La salle du Sila a reçu, lundi après-midi, les écrivains Amin Zaoui et Lounis Ben Ali, pour une rencontre, autour de la thématique «Le roman, plaisir d’écriture ou désir éditorial ?».
Modérée par l’universitaire Abdelkrim Ouzeghla, cette rencontre a permis d’aller à la découverte de deux écrivains au profil différent mais avec cette même passion pour l’écriture créative.
Étrennant la rencontre, le célèbre écrivain et romancier algérien Amin Zaoui indique tout de go que le roman sans une histoire n’en n’est pas un et inversement l’histoire n’est pas un roman. Il confie que ce sont les contes du terroir et les histoires fantastiques que lui racontait sa mère qui l’ont poussé à écrire. «Ma mère, cette Berbère à la beauté ineffable, m’abreuvait de beaux contes et de belles histoires. Elle chantait aussi divinement bien. C’est à travers sa narration que je me suis lancée dans l’écriture», dit-il. Il confie qu’en lisant le livre de La chèvre de Monsieur Seguin d’Alphonse Daudet - un prix qu’il avait décroché quand il était jeune - il s’était rendu compte que les histoires de sa mère étaient plus belles que La Chèvre de Monsieur Seguin. Mon enseignant de français m’avait aidé à décortiquer La Chèvre de Monsieur Seguin d’Alphonse Daudet. Il a essayé d’être mieux qu’Alphonse Daudet.

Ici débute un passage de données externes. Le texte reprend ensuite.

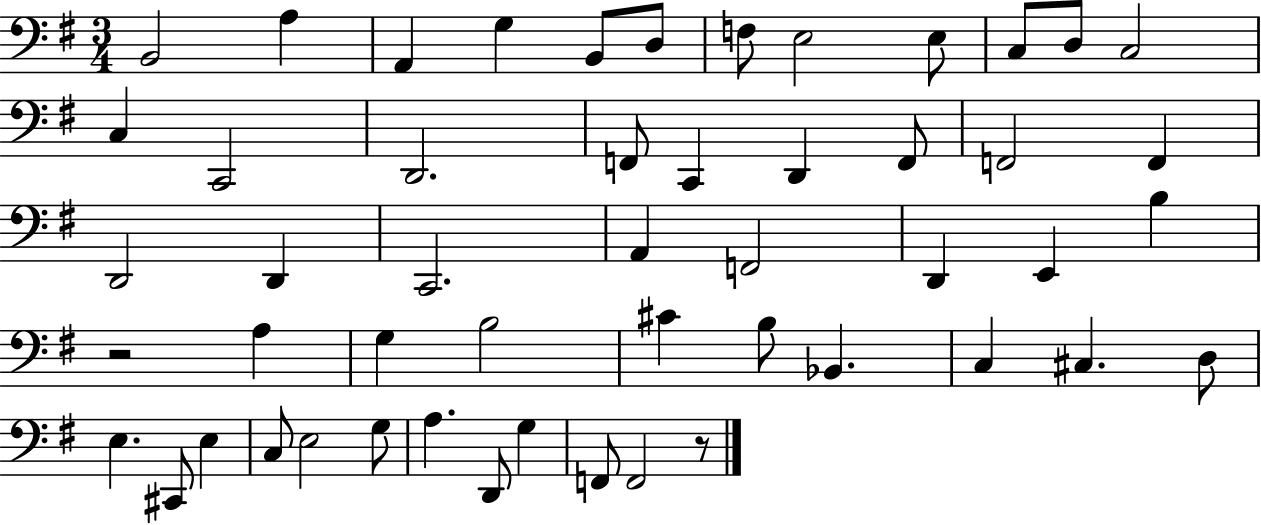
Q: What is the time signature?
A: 3/4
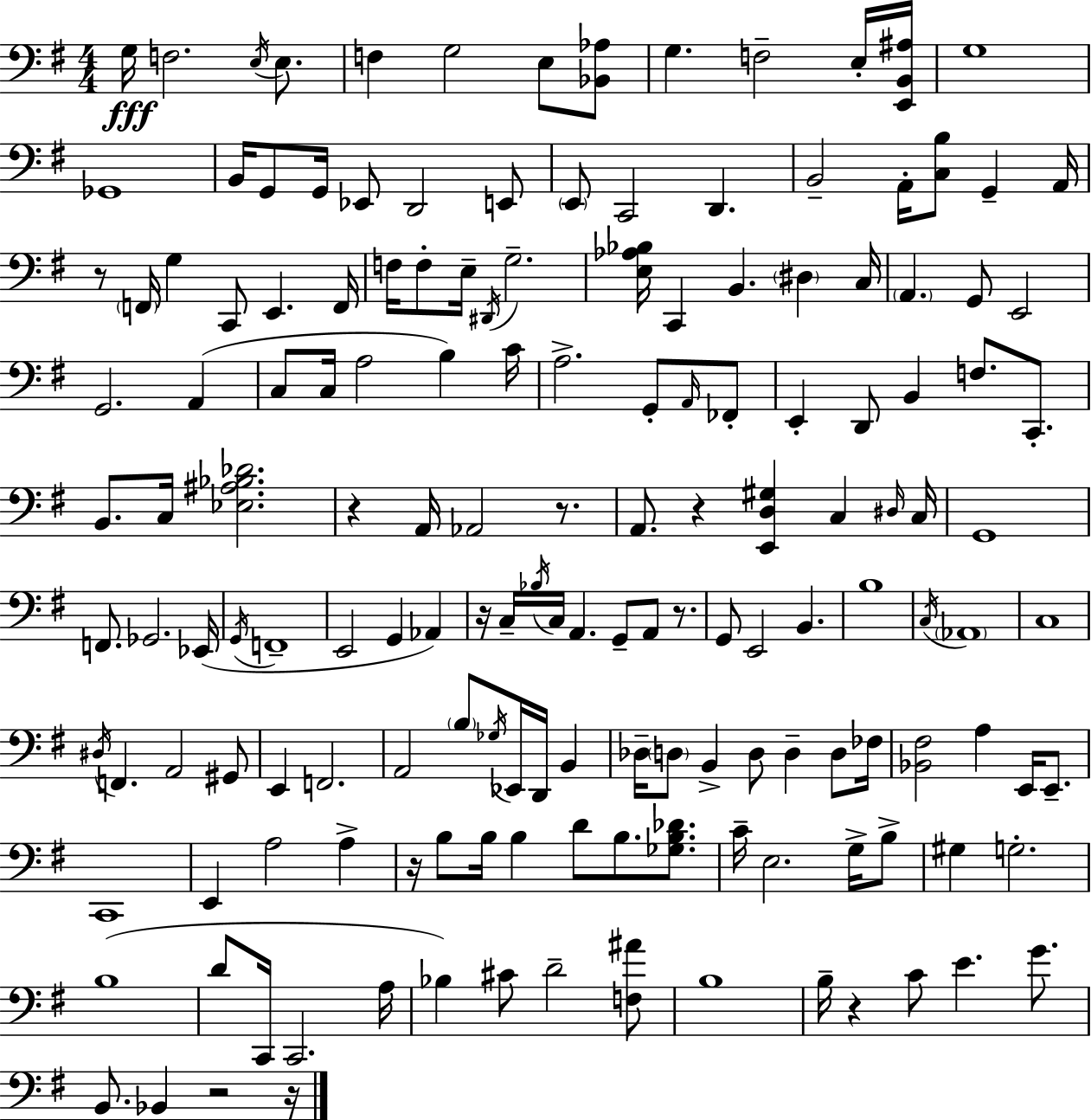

Le déclic de l’écriture se fait avec l’œuvre universelle des Les Mille et une nuits. Amin Zaoui considère qu’il est un écrivain amateur car l’écrivain professionnel devient avec le temps artificiel. Quand un écrivain a un projet d’écriture, il a peur de commencer et de terminer son texte. Toujours, selon l’orateur, si un auteur n’a pas de crainte, il écrit une littérature fabriquée. Amin Zaoui maîtrise aussi élégamment la langue arabe que la langue française.
S’il a édité 14 livres en langue arabe et 16 livres en langues française, en un temps relativement court, il estime que c’est toujours les mêmes sensations d’écriture. Il ajoute que quand on écrit un roman, c’est pour se renouveler.
Double oubli
Le roman a besoin d’un double oubli. En effet, il faut oublier ce qu’on a écrit auparavant. Il poursuit en disant qu’il est un écrivain qui est contre l’hypocrisie sociale, morale, intellectuelle, idéologique et religieuse. Notre romancier n’a aucune aliénation envers la langue arabe et la langue française. Il passe en toute aisance d’une langue à une autre.
Pour notre intervenant, le projet d’écriture est une grande responsabilité qui engendre une fatigue physique et morale à la fois. L’intervenant rappelle qu’il se considère comme un écrivain de projet, menant un combat sur les symbolitiques et les problématiques. «Je travaille sur le carré des interdits et des tabous. Je suis l’écrivain contre l’hypocrisie sociale, morale, intellectuelle, idéologique et religieuse. Je me renouvelle à chaque fois dans mon écriture».
L’auteur de Faim blanche a abordé, ensuite, la question de la relation entre l’écrivain et l’éditeur professionnel. Selon lui, il y a une différence de taille entre les éditeurs français - ou encore libanais - et les éditeurs du monde arabe. Une maison professionnelle offre plusieurs services après l’acceptation du manuscrit.
Ce dernier passe par une commission de lecture, un rédacteur littéraire et un correcteur, couronné par un tirage et un circuit de distribution des plus efficaces contrairement aux éditeurs du monde arabe qui ne se mêlent pas beaucoup du manuscrit. Les chiffres de vente sont inconnus et la question des droits d’auteurs n’est pas abordée. «Les éditeurs du monde arabe laissent planer le suspens», tonne-t-il.
De son côté, l’universitaire et critique de littérature Lounis Benali a évoqué sur son premier et unique roman Isolement des choses en détresse, édité en 2008. Le roman en question a été rédigé à une période cruciale de sa vie : la perte de son défunt père. Il était confronté à deux choix : soit tomber dans la déprime, soit écrire pour guérir. Il a choisi la deuxième option sans savoir qu’il écrivait un texte romanesque. Son écriture était agressive et son personnage principal faisait l’objet d’un crime. Lounis Benali se considère comme un critique littéraire et un lecteur.
Il lui arrive souvent de rentrer dans une librairie pour critiquer ses propres productions. Il ajoute que l’éditeur en Algérie traite l’auteur comme un client. Après la publication, la relation se coupe. Il récuse les ristournes que font certains éditeurs sur ses ouvrages. «Un éditeur ne peut pas se permettre de solder ma tristesse. Ce n’est pas à l’éditeur de solder mes livres. C’est à moi de décider ou non d’une telle initiative», conclut-il.